Familia, asado, mate y fútbol. Goyo Bundio era pasión personificada de esos cuatro sustantivos de la vida. Tan gaucho en sus raíces como cuscatleco en sus modos y costumbres. Él era de de aquí y era de allá, aunque debiera contrariar al mismísimo Facundo Cabral. Recordaba con nostalgia a su Argentina, amaba profundamente a su El Salvador. Amable, atento, memorioso al máximo, agudo en sus observaciones, picante. De medias tintas, nada. Y siempre, ineludiblemente, con ganas de hablar de fútbol. Con ganas de cambiar la historia. Con vital entusiasmo por lo hecho y por lo que faltaba por hacer.

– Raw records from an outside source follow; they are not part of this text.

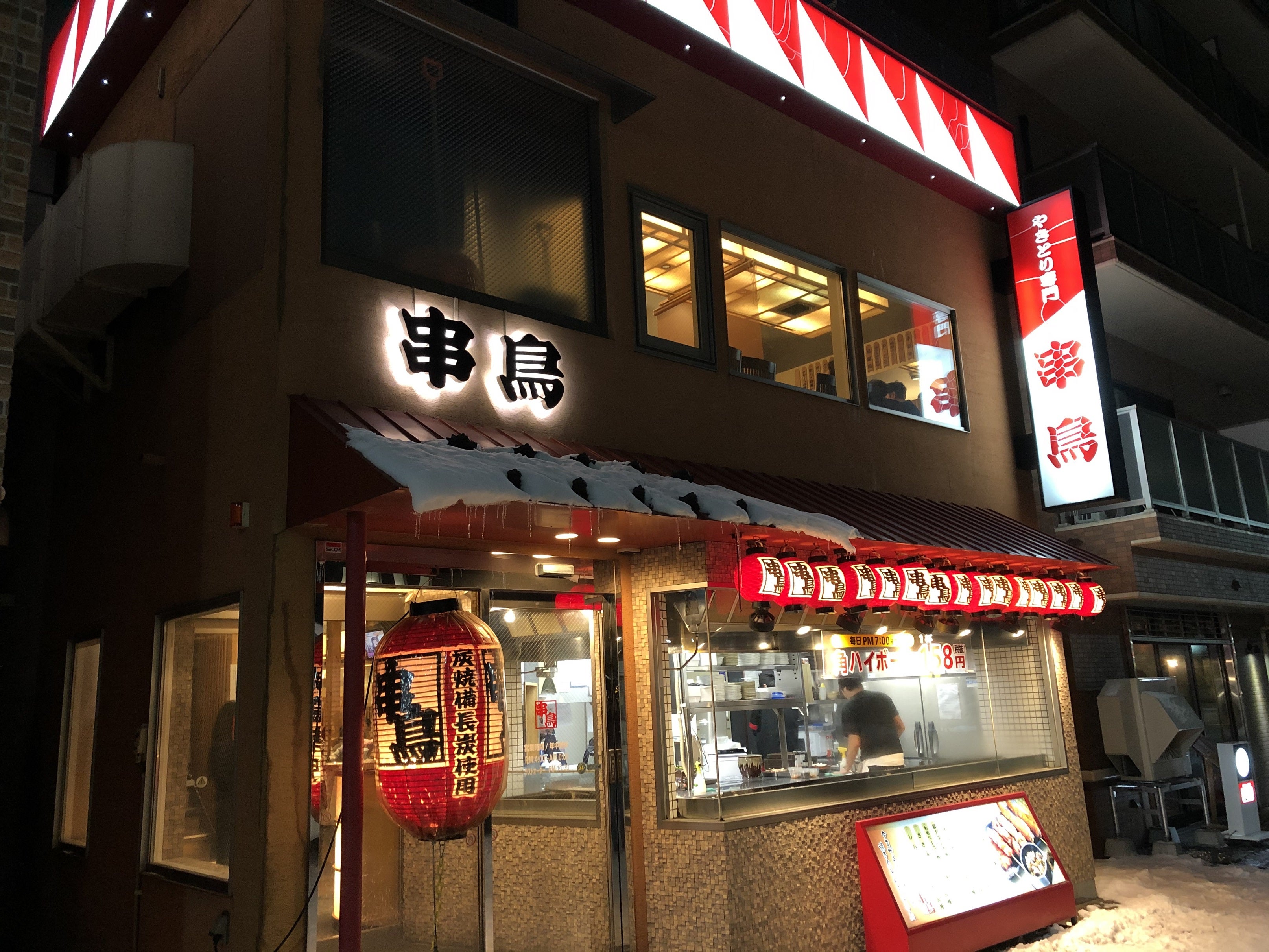 串鳥野幌駅前店の営業時間と予約法は？テイクアウトや口コミを徹底調査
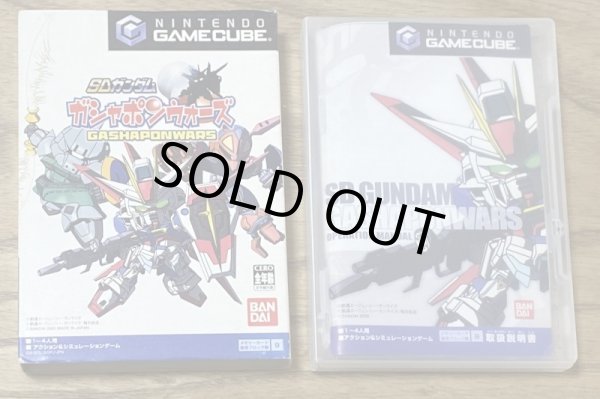 Photo5: SD Gundam Gashapon Wars (SDガンダム ガシャポンウォーズ) (5)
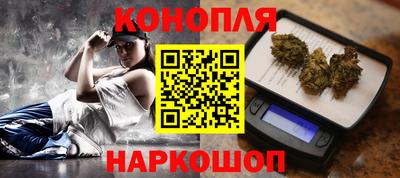 мдма Беслан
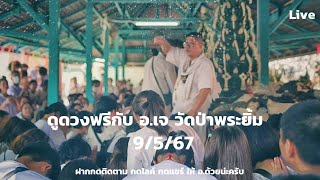 เงินเราแท้แต่ อ.เก๊เยอะ|ดูดวงฟรีทางไลฟ์สด(ถ้าดูเองให้มาดูที่บ้านบางนาส-อ)กับอ.เจ-วัดป่าพระยิ้ม9/5/67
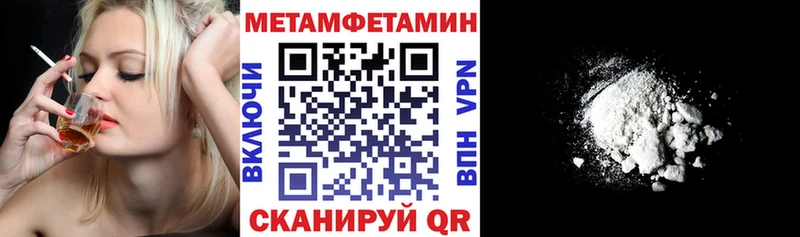 АМФЕТАМИН VHQ  Новоалтайск 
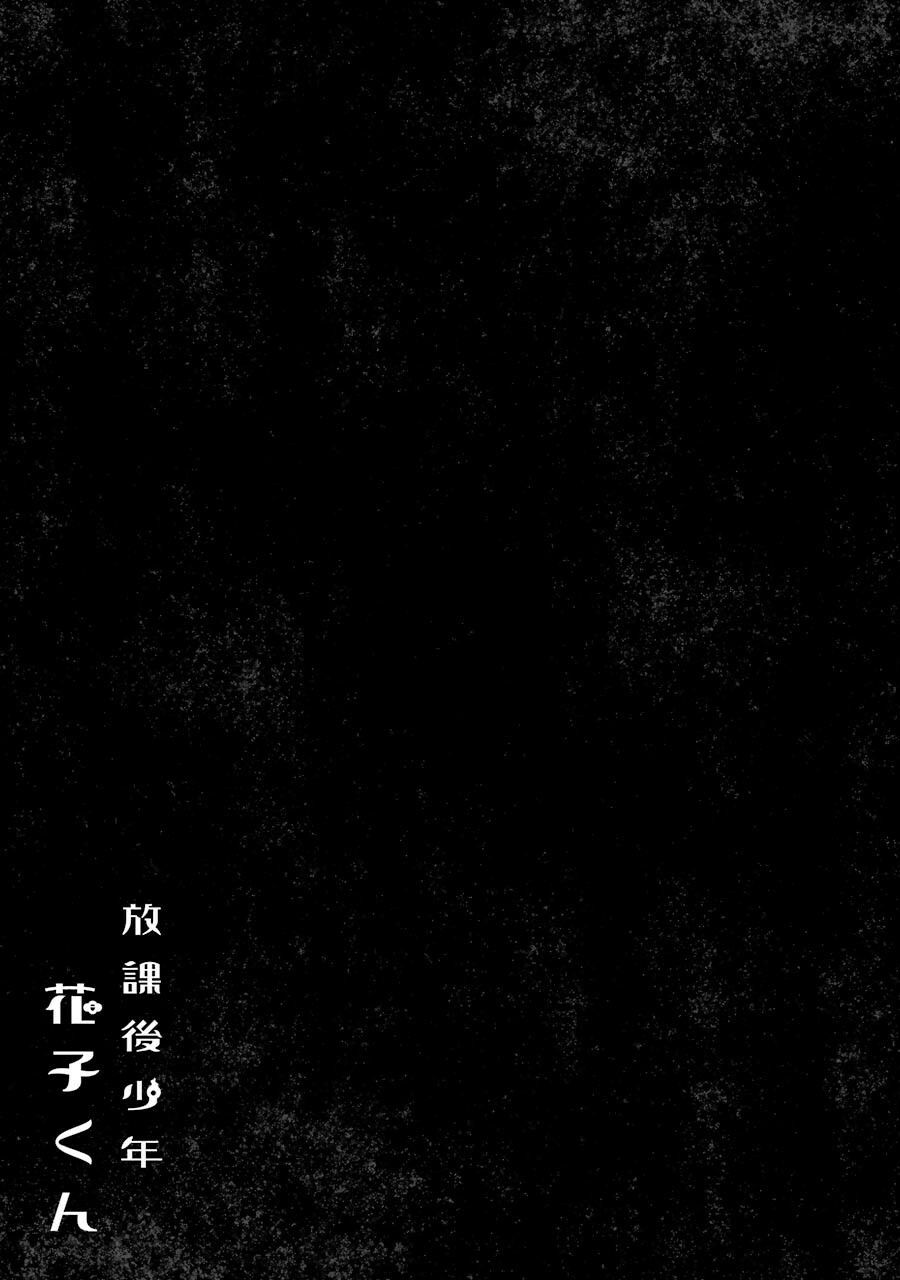 Hanako-Kun Sau Giờ Học Chapter 6 - 13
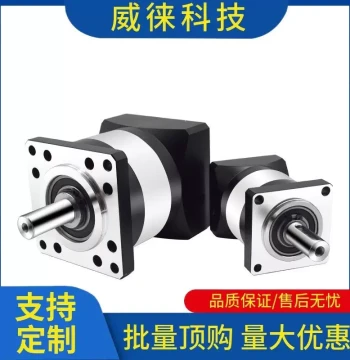 Stepper Motor Gearbox Reducer 42 Series 57/60/80/186/101/20/130/1 Servo Reducer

Pasaron los años pero no la rabia ni la desazón. Todavía había una llaga en su mente y en su corazón: no haber podido dirigir en el Mundial del 70 al equipo que él había clasificado a un Mundial por primera vez en la historia de El Salvador. “Me la quitaron”, repetía una y otra vez, en cada charla, sobre un suceso que nunca le terminó de cicatrizar.
Cambiar la historia, vaya que la cambió. Quizá por tozudo, quizás por obcecado. El Salvador en un Mundial. Ya no era utopía, era la fantástica realidad. “Nadie me impondrá nada en la Selección”, dijo. Y cumplió. Quizás le faltó flexibilidad; definitivamente no iba con su personalidad. Y su idea sobre los dirigentes se mantuvo a través de los años: “Aquí, al que nunca jugó al fútbol lo ponen de presidente de la Fesfut. Y no sabe si la pelota es redonda o cuadrada”
Lo conocí poco, demasiado poco. Faltaron más horas de charla, más momentos de recuerdos, mas anécdotas por refrescar. No es reproche; lo conocido basta para convencerse de que se trató de un gran jugador, extraordinario técnico, generosa persona. Y que le ponía pasión a cada paso de su vida.